**GOAL OF THE EXERCISE:** Reproduce, word for word, the lines below from the one containing "Here in this" up to and including the last line of the rows.
>> Begin
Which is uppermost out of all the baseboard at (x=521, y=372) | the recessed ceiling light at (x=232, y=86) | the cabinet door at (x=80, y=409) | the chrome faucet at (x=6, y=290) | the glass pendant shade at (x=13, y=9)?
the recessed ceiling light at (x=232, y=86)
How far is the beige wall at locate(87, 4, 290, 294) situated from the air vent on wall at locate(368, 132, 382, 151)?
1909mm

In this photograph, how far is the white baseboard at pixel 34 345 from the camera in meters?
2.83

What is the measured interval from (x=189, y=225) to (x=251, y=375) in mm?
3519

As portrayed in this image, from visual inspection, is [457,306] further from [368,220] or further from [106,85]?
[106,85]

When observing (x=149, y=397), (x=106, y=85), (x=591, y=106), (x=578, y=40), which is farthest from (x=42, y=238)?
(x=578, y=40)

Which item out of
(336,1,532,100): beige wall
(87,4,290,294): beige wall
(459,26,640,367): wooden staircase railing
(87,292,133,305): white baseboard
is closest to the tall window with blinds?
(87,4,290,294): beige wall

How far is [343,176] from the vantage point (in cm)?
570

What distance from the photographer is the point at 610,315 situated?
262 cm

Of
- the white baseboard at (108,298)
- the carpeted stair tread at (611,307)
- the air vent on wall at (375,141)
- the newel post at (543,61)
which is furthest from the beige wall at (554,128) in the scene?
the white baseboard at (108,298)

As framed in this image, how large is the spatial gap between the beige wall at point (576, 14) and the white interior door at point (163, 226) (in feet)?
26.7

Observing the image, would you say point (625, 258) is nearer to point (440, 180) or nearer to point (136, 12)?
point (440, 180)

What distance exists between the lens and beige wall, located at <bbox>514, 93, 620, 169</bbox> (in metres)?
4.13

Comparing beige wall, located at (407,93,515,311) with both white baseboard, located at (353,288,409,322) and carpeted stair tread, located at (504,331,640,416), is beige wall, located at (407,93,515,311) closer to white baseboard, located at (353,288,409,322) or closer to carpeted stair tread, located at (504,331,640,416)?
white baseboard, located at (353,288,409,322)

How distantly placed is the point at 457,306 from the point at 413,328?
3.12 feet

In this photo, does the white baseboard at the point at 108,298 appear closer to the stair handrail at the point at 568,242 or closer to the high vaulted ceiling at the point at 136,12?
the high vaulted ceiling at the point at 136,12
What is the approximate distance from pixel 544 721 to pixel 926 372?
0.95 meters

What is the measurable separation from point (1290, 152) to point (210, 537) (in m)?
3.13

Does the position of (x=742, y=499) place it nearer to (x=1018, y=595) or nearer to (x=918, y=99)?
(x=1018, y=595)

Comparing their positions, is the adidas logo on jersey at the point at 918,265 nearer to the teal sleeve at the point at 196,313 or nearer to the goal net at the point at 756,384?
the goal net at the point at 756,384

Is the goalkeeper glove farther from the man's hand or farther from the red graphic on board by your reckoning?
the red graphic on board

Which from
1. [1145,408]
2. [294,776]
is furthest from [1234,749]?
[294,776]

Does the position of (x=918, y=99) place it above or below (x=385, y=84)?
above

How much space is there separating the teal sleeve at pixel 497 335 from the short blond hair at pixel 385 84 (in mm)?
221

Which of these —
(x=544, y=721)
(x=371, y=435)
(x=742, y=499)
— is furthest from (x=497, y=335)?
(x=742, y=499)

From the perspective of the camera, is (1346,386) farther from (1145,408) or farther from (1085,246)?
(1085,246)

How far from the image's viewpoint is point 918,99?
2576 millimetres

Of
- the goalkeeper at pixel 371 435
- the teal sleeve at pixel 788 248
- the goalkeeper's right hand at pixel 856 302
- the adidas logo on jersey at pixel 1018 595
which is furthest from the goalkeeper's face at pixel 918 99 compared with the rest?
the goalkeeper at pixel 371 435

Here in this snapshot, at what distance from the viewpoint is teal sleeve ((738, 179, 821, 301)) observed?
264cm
>> End
**FINAL ANSWER:**
Here in this snapshot, at what distance from the viewpoint is teal sleeve ((738, 179, 821, 301)) observed?
264cm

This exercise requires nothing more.